The researchers found that the industry framed alcohol as an essential product, focused on the impact of the restrictions on WA businesses and framed the restrictions as complex and ineffective. The themes and arguments the researchers identified are commonly used by the alcohol industry and are not unique to the pandemic. The alcohol industry’s response to the COVID‐19 restrictions in Australia provides a unique case study of how the alcohol industry attempts to interfere in public health policy.
The coronavirus disease (COVID‐19) pandemic has raised the profile of public health prevention and catapulted health to be one of the key priorities in our everyday lives. Not surprisingly, alcohol has been a topic of significant interest during the pandemic. Around the world and in Australia, governments have acted to either help the alcohol industry through the pandemic or to help deal with the strain that alcohol use places on health and law enforcement services.
Given the increased focus of the world on public health and the impacts of COVID‐19 on the alcohol industry, the pandemic provides a good opportunity to consider alcohol industry activities and arguments to influence public health measures.

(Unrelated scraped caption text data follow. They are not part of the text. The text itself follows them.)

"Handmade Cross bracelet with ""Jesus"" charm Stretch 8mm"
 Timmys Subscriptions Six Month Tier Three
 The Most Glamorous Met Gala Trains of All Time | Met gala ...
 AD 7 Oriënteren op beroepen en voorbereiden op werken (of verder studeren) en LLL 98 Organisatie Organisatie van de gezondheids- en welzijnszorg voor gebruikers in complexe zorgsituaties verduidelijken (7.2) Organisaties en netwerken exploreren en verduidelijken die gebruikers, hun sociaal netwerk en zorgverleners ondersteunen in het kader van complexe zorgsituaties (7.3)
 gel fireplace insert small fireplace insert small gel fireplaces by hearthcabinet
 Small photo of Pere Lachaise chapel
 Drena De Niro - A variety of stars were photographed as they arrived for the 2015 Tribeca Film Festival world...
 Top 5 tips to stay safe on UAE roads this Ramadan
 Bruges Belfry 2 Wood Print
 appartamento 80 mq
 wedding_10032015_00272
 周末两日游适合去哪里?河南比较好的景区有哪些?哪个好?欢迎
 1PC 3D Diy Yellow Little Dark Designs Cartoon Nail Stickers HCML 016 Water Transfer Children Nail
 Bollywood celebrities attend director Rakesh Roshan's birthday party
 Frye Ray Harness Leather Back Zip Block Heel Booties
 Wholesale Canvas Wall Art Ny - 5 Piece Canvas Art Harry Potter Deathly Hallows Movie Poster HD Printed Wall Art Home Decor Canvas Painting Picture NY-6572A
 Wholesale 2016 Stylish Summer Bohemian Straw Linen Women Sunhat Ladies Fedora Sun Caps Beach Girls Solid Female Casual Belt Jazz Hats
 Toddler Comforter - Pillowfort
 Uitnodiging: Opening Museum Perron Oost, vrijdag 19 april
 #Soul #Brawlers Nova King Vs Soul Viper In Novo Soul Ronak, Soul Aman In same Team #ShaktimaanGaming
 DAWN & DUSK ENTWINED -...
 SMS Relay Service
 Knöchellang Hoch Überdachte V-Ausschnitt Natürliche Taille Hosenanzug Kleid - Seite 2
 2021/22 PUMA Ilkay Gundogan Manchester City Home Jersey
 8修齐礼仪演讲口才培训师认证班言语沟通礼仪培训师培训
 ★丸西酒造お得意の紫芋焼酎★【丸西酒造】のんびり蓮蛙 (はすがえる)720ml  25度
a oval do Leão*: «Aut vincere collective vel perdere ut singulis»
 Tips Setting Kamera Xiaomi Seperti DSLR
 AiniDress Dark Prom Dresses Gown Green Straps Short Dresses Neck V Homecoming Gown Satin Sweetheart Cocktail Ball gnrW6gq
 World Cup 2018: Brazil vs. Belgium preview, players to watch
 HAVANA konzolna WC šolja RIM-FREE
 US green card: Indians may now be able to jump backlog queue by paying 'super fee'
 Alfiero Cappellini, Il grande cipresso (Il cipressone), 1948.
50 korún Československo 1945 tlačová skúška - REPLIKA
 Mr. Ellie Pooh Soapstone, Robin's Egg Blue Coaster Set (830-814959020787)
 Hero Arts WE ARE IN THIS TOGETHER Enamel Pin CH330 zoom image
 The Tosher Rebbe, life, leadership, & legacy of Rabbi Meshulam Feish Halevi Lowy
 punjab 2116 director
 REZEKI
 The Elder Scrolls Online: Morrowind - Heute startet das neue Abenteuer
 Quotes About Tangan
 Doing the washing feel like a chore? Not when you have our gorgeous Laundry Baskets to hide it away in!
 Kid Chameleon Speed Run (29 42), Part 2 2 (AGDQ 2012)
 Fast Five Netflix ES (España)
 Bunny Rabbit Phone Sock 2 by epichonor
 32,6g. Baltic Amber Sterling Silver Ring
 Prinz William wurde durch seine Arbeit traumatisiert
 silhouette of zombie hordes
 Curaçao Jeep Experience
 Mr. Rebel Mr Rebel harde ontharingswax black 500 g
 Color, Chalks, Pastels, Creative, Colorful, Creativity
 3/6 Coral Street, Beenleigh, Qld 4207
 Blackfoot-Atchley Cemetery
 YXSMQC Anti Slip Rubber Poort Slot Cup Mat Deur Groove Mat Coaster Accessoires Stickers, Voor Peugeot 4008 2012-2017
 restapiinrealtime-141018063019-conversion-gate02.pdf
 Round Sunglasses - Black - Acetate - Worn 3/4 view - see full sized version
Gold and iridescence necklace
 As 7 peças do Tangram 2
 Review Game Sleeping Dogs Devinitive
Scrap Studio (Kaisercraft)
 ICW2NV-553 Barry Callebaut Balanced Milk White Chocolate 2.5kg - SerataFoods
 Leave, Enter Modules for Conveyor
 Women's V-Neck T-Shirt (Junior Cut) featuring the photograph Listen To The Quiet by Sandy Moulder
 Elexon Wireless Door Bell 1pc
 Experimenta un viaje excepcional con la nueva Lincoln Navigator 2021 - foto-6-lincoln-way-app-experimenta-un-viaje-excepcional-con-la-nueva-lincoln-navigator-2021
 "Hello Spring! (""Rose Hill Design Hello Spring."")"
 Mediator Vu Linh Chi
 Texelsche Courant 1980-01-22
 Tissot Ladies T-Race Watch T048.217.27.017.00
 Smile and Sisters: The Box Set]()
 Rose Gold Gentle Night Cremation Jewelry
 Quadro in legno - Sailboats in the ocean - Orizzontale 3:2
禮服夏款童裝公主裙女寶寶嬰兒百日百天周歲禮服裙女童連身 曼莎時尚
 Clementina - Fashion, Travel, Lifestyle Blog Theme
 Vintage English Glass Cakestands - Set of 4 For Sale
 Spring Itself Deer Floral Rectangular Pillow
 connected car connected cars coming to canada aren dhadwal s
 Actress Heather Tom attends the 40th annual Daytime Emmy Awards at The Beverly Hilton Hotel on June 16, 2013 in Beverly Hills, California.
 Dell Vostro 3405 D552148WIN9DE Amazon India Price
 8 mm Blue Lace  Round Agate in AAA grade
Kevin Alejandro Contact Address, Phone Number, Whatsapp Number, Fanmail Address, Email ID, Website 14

Alcohol Industry Response to Takeaway Alcohol Restrictions
- Framing alcohol as an essential product
- Framing alcohol as having a positive effect on society and the economy, as being part of everyday life and as good for health;
- Focusing solely on the impact of “restrictions” on WA businesses
- Framing WA restrictions as complex and ineffective
- Lobbying for self-regulation and reframing policy issue
- A voluntary initiative was introduced by Big Alcohol to forestall any government intervention in other jurisdictions in Australia;
- Noteworthy: WA Government restrictions and the alcohol industry voluntary initiative had differing aims; while the WA Government restrictions recognised alcohol as a preventable health burden and aimed to reduce its impact on the health system, Big Alcohol’s voluntary initiative aimed to prevent stockpiling of alcohol, which framed the issue of concern as being about panic buying, rather than the health system burden;
- Criticizing public health measures as being “ineffective” or “too strict” despite evidence of their effectiveness.